Selon les nouveaux chiffres désormais publiés deux fois par semaine, le prix des 20 litres d’essence à 95 octane a augmenté de 4 400 livres et se vend à 323 200 livres. Les 20 litres d’essence à 98 octane, produit quasi introuvable sur le marché depuis des mois, se vendent désormais à 334 400 livres, après une hausse de 4 600 livres. Les 20 litres de mazout s’échangent quant à eux à 357 600 livres, leur prix ayant augmenté de 18 700 livres. Enfin, le prix de la bonbonne de gaz est passé à 312 100 livres, soit une majoration de 18 600 livres.
Georges Brax a indiqué que les cours mondiaux du brut étaient stables lors du calcul de la fixation des prix sur le territoire libanais. Une situation qui pourrait toutefois évoluer la semaine prochaine, les prix du baril de Brent de la mer du Nord et de celui du West Texas Intermediate (WTI) perdant près de 2 % hier. Les prix fluctuent en effet sur les marchés avec, d’un côté, la crainte que le nouveau variant de Covid-19 pèse sur la demande d’or noir et, de l’autre, des signes encourageants comme la baisse importante des stocks de brut aux États-Unis la semaine dernière, partagée mercredi par l’Agence américaine d’information sur l’énergie (EIA).
Depuis la semaine dernière, le ratio de fourniture de devises de la part de la Banque du Liban a été modifié, passant de 90 % de la facture à 85 %, poussant alors les importateurs à acheter le reste au taux du marché parallèle. Le taux de change adopté par la banque centrale est de 21 300 livres cette semaine, selon Georges Brax, qui rappelle qu’il est inférieur à celui de la plateforme Sayrafa de jeudi soir (22 700 livres).

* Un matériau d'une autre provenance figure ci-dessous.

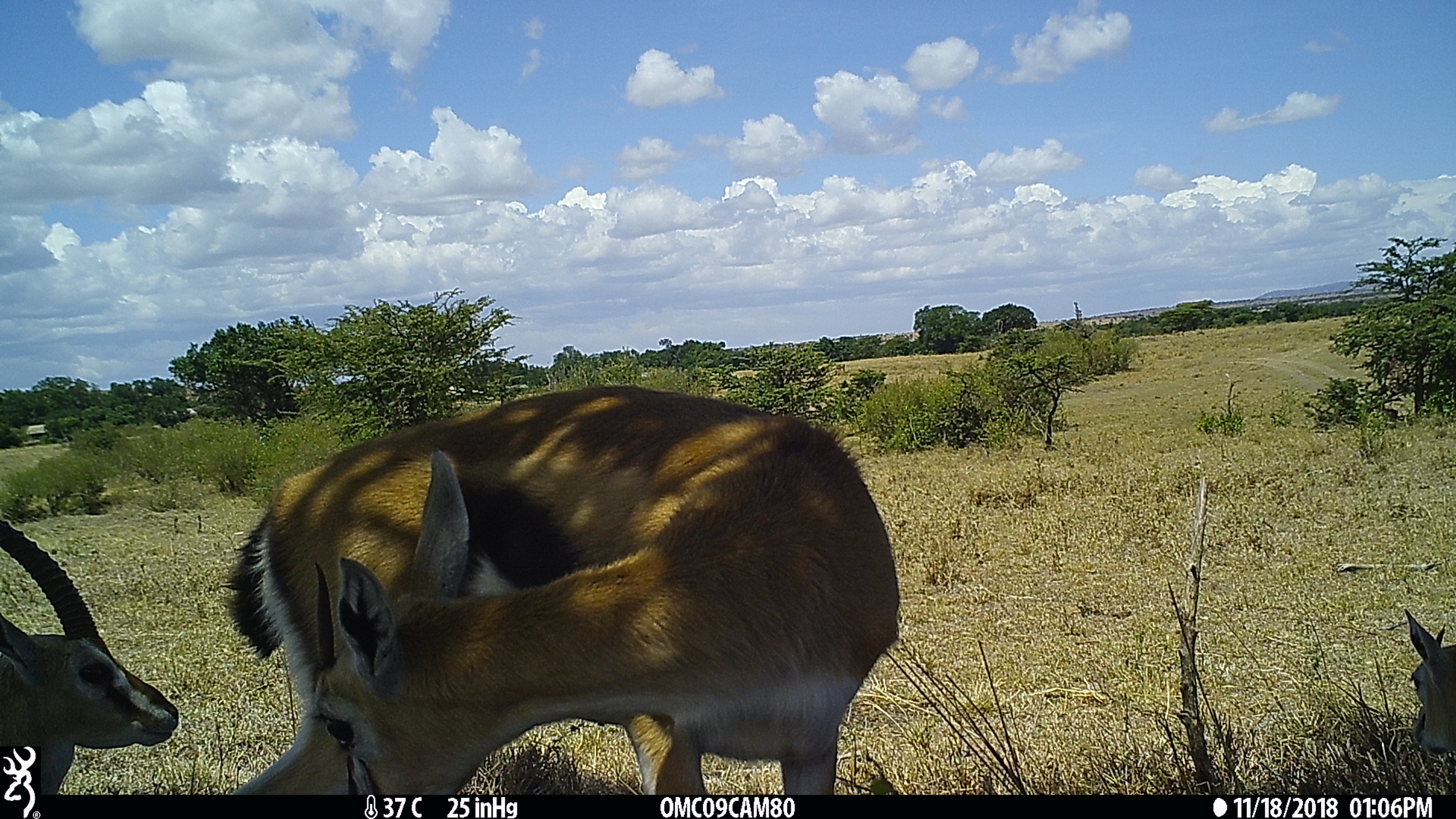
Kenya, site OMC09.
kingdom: Animalia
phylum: Chordata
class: Mammalia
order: Artiodactyla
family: Bovidae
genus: Eudorcas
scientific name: Eudorcas thomsonii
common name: thomon's gazelle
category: gazelle thomsons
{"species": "gazelle thomsons (thomon's gazelle) (Eudorcas thomsonii)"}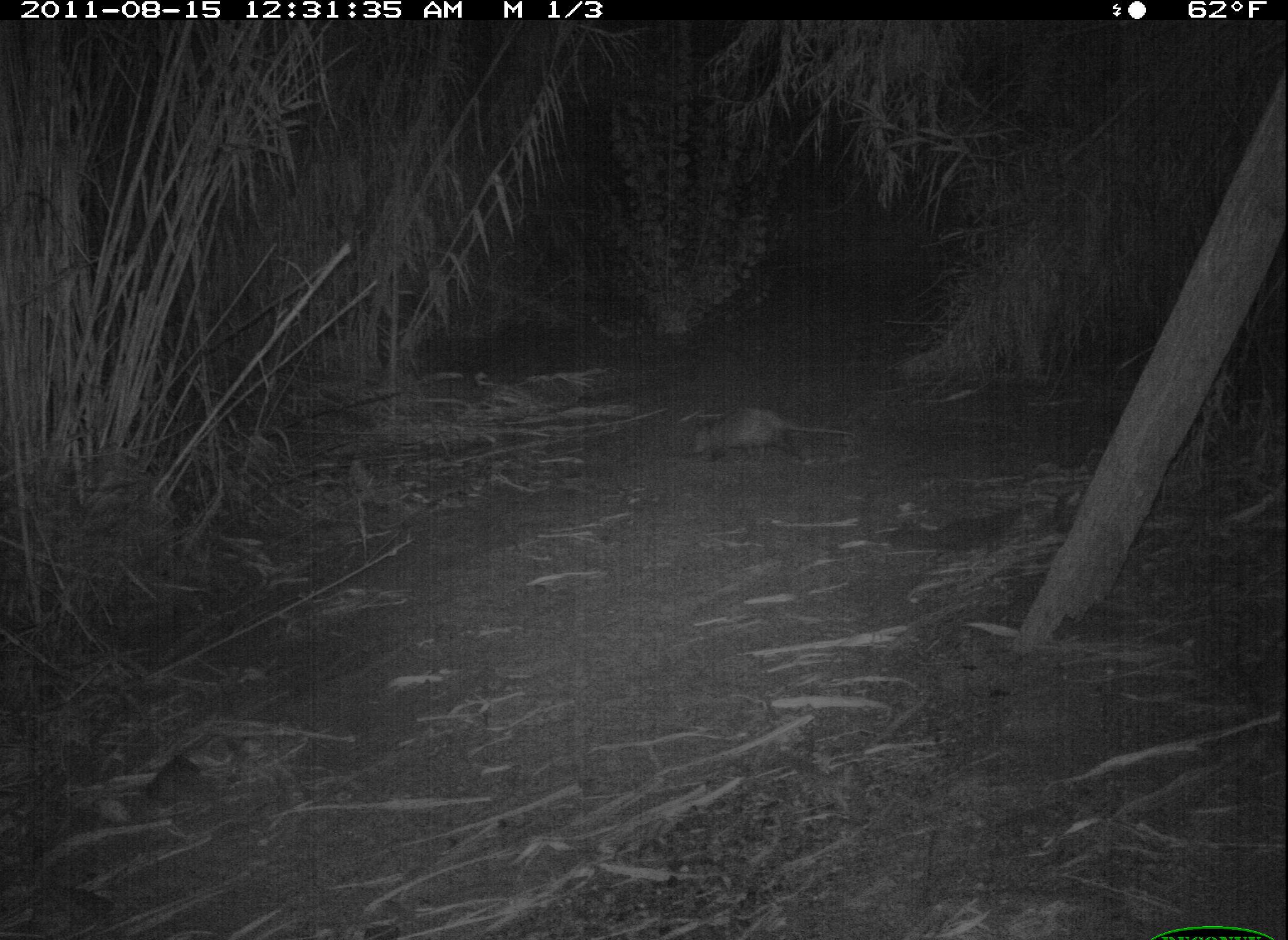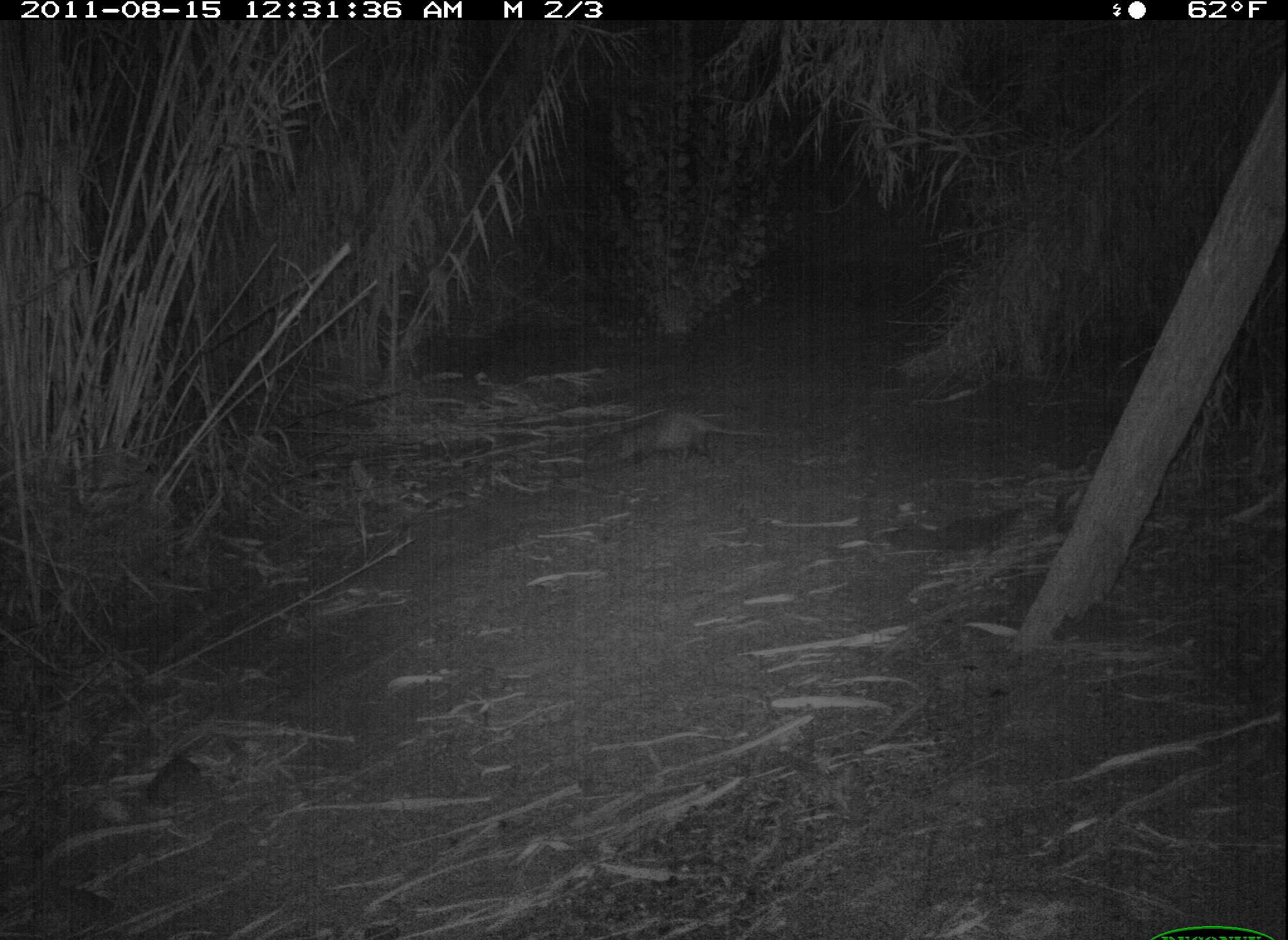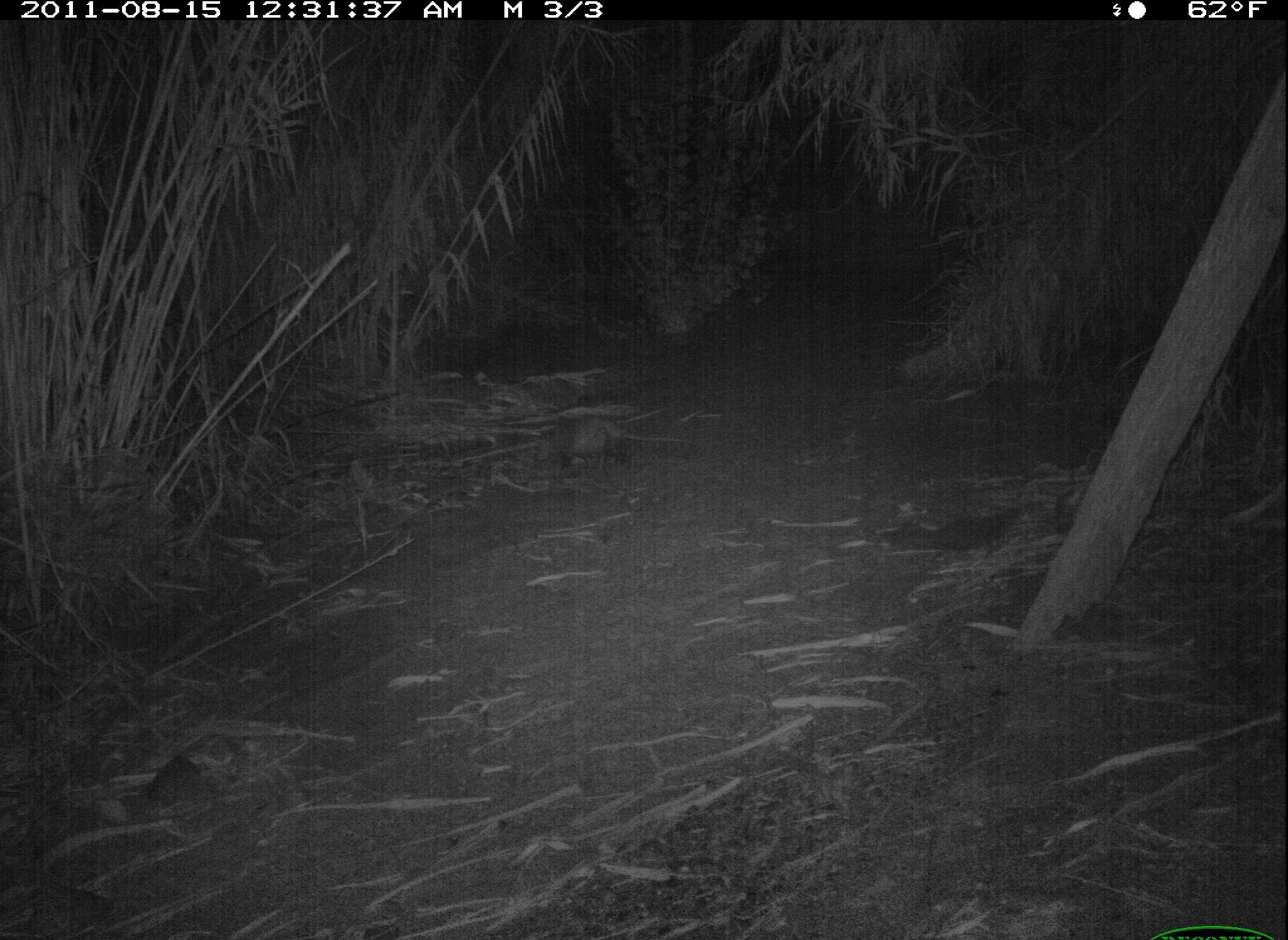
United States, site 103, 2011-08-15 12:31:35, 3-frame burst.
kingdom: Animalia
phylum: Chordata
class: Mammalia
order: Didelphimorphia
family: Didelphidae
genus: Didelphis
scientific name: Didelphis virginiana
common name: virginia opossum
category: opossum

Au cours de l’été 2021, avant que les subventions sur les carburants ne soient complètement supprimées, le Liban avait connu de graves pénuries de ces produits. Des files d’automobilistes interminables, surnommées « files de l’humiliation », restaient agglutinées devant les stations-service encore ouvertes dans le pays pour ne remplir que quelques litres d’essence. À la suite de la levée des subventions, la hausse des tarifs des carburants a forcé la demande à la baisse de 50 %, selon le représentant des distributeurs de carburant, Fadi Abou Chacra.


Le prix du carburant est en hausse au Liban alors qu’il est au plus bas dans le reste du monde. Cherchez l’erreur.